#### Problem
Every line below that holds the string "moose" must be copied.
*** Input data Section Begins ***
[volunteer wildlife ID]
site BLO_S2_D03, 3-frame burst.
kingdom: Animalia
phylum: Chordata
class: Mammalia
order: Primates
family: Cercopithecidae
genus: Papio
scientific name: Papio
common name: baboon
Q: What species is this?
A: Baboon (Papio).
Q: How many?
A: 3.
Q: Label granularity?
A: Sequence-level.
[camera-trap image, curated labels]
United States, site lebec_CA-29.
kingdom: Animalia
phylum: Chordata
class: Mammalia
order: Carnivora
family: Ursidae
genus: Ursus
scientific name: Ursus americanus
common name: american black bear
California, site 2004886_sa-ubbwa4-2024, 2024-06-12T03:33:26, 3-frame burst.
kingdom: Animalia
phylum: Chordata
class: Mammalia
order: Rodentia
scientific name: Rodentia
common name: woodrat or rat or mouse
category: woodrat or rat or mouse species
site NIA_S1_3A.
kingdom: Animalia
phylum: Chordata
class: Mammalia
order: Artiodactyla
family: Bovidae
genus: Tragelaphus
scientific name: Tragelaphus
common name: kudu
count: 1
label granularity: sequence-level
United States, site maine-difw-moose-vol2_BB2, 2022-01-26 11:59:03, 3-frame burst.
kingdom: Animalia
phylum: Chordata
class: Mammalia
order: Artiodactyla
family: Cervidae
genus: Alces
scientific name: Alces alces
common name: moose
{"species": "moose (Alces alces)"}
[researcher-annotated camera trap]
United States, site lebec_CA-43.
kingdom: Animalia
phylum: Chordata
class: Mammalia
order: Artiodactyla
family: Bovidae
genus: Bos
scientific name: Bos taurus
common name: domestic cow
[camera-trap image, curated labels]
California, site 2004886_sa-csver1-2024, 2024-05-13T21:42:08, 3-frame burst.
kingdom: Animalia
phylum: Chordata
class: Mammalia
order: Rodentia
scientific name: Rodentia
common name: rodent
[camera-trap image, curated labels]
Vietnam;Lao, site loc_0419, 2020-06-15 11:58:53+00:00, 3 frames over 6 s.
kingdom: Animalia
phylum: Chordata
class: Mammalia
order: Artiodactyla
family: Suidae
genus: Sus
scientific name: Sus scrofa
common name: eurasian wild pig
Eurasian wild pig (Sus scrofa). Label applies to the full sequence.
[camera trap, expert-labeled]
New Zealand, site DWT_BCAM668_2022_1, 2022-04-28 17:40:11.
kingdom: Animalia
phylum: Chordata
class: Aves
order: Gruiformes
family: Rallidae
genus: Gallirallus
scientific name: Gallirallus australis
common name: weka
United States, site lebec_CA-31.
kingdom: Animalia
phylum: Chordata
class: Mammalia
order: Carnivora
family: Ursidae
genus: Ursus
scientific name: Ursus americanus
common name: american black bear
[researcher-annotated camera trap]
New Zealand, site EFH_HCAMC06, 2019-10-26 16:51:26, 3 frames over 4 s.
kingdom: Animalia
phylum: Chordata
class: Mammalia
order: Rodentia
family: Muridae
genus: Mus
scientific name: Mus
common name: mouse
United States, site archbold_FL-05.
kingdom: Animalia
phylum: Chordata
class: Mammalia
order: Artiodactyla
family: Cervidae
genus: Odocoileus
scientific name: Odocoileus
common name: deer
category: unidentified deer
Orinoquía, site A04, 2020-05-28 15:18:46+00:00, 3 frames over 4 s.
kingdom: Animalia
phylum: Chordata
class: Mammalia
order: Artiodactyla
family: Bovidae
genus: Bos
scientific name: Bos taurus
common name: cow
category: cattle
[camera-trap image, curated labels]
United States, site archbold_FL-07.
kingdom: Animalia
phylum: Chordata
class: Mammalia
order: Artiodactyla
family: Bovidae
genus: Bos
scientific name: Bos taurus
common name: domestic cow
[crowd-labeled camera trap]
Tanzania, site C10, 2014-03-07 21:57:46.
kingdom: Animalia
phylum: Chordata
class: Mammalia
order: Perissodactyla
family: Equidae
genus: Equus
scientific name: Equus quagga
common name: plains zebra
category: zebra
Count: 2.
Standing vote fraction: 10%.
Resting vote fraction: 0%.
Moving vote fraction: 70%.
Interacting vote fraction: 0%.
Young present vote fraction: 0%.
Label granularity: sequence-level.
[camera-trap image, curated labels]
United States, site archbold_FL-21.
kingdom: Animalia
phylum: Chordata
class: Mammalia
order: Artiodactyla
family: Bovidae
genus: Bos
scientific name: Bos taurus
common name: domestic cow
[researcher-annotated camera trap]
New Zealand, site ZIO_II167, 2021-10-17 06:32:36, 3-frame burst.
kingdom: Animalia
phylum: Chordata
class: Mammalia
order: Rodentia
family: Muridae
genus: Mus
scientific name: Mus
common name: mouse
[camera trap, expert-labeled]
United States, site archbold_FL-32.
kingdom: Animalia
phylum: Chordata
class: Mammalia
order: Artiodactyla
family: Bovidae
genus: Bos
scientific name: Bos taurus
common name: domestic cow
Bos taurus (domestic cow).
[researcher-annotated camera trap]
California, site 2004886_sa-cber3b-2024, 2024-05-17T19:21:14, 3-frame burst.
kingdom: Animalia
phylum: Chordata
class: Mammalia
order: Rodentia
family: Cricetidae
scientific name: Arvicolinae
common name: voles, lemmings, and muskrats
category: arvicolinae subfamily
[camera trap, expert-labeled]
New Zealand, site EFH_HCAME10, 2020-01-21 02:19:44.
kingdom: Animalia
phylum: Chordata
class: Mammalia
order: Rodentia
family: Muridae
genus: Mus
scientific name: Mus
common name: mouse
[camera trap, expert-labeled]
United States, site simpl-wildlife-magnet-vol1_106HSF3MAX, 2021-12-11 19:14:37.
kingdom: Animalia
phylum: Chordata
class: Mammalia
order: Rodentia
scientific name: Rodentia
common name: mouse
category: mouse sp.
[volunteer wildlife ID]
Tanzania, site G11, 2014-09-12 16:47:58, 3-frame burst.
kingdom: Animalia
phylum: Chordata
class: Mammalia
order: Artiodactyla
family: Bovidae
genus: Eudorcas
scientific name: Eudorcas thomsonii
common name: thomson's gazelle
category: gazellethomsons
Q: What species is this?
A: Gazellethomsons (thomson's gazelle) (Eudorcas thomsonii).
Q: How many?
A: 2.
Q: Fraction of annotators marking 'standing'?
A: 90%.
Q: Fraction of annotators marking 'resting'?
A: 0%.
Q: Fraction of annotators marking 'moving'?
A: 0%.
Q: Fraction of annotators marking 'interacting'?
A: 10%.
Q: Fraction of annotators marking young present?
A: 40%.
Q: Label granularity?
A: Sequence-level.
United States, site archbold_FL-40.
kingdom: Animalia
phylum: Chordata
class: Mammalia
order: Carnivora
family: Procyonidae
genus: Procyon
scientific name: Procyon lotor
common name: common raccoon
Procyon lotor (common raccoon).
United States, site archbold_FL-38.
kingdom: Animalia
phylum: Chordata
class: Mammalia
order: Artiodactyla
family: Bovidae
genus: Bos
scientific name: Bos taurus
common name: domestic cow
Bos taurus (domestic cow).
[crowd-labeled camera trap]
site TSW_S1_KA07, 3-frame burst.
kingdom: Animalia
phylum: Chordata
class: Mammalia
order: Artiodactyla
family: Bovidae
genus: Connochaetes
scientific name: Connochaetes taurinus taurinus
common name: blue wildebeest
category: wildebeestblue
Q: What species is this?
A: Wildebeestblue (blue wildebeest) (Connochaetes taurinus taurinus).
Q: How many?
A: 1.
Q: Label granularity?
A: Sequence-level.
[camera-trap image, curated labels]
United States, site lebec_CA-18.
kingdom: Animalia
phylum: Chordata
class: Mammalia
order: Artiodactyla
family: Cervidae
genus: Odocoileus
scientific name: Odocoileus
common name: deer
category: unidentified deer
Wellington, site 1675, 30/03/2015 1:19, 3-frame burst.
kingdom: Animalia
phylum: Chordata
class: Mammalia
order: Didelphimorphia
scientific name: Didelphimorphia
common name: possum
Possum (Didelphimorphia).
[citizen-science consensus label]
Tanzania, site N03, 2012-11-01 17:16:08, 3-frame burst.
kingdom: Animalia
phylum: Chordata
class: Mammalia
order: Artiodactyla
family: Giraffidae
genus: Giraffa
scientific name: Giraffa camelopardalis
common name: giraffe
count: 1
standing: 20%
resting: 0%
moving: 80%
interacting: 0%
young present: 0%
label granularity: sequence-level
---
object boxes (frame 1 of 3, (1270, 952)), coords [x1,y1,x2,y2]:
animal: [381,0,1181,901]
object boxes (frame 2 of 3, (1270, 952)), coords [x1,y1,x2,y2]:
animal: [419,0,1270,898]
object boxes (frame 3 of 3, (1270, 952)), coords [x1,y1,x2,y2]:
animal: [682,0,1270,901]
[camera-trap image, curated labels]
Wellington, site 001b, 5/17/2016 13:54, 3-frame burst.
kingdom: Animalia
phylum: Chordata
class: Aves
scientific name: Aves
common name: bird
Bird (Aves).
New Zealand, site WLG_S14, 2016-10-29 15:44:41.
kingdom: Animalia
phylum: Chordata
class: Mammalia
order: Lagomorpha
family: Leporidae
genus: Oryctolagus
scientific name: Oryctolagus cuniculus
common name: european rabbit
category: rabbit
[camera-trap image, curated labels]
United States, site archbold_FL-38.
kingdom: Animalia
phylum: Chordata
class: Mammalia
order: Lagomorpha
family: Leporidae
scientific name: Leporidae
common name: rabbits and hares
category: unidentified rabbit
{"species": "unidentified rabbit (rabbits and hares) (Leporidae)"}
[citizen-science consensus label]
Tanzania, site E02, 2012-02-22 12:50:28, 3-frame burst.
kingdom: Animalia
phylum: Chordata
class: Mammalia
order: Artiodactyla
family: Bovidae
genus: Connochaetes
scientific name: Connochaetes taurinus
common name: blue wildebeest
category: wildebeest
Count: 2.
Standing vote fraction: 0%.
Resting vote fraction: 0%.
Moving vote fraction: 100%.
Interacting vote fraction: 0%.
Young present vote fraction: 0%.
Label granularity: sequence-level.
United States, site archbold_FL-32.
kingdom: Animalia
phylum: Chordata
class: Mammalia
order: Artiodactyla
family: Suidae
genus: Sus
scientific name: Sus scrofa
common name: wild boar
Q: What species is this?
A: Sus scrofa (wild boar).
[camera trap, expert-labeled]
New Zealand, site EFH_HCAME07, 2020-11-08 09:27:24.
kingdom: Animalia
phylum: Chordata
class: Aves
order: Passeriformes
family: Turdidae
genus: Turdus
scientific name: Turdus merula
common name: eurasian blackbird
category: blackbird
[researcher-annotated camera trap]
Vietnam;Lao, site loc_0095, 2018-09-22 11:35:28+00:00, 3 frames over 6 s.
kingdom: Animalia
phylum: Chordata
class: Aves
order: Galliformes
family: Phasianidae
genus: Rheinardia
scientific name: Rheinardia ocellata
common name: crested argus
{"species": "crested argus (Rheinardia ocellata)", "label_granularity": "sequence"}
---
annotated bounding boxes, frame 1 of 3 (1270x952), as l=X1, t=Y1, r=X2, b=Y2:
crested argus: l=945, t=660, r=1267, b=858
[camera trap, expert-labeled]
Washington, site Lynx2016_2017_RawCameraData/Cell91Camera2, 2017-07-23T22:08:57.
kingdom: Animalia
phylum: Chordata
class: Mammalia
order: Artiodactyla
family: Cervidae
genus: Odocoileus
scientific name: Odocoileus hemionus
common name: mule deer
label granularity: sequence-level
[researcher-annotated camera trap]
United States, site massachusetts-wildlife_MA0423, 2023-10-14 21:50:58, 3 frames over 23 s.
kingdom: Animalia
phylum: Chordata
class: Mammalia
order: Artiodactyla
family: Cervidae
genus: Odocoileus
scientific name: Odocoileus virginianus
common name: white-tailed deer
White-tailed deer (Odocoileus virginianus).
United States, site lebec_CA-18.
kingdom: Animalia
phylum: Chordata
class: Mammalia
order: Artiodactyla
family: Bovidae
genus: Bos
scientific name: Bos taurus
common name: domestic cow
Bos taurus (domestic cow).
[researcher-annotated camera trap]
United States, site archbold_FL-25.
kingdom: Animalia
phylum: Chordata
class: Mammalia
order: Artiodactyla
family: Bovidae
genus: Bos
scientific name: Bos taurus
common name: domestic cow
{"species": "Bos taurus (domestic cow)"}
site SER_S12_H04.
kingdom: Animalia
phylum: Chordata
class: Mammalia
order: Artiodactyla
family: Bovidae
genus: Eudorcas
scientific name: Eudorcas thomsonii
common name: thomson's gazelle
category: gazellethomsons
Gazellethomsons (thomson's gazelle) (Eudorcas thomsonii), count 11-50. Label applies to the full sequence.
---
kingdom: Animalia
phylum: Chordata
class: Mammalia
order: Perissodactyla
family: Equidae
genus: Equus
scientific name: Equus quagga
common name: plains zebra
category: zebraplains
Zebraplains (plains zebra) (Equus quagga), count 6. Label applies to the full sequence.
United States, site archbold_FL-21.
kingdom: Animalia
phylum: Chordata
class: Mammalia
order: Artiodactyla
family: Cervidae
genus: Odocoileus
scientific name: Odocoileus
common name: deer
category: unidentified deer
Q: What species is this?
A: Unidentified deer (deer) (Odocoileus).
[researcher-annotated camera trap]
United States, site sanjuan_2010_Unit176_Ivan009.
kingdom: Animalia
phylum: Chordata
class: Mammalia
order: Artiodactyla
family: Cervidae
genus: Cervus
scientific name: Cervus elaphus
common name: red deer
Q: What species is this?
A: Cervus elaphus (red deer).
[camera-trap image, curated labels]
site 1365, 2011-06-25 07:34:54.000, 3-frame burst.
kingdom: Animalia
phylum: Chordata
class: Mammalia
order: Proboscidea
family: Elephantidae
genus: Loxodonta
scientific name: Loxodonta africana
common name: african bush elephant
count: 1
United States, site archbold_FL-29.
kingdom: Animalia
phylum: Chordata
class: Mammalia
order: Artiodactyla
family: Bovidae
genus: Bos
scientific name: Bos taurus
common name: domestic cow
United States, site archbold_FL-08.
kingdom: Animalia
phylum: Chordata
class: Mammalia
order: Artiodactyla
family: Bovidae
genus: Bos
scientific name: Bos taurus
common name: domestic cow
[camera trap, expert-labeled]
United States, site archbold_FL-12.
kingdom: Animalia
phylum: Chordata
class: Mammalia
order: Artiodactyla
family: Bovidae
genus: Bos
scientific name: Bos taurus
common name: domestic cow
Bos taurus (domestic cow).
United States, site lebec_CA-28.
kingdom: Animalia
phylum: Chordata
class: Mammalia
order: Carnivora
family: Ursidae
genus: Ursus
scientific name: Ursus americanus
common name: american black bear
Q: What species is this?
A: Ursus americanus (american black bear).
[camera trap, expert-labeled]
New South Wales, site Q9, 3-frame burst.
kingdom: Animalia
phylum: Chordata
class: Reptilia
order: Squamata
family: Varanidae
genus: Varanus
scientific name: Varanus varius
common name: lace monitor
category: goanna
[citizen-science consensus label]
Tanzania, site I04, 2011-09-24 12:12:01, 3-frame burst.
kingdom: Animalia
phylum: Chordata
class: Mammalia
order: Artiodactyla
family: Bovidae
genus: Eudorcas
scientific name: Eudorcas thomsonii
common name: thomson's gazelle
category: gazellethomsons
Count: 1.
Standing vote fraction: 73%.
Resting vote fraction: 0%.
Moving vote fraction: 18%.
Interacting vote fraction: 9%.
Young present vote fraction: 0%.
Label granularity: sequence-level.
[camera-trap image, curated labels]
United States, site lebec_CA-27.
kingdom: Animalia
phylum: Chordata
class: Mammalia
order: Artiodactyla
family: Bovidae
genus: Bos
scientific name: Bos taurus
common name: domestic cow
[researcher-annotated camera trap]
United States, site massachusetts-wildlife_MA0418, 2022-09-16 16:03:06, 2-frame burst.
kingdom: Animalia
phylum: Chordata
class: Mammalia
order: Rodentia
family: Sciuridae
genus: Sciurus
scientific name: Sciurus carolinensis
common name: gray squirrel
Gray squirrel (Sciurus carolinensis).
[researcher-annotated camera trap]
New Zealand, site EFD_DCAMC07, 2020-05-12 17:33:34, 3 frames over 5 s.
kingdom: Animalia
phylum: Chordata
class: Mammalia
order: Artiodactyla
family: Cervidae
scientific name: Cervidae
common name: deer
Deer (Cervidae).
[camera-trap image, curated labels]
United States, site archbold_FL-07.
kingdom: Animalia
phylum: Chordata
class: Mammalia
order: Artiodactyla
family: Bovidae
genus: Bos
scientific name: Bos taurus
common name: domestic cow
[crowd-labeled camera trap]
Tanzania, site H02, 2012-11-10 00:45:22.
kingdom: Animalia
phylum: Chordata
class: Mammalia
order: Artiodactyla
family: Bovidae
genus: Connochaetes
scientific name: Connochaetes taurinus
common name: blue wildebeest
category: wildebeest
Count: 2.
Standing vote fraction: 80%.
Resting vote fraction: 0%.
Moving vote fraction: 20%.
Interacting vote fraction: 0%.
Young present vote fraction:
*** Input data Section Ends ***
#### Task solution
United States, site maine-difw-moose-vol2_BB2, 2022-01-26 11:59:03, 3-frame burst.
common name: moose
{"species": "moose (Alces alces)"}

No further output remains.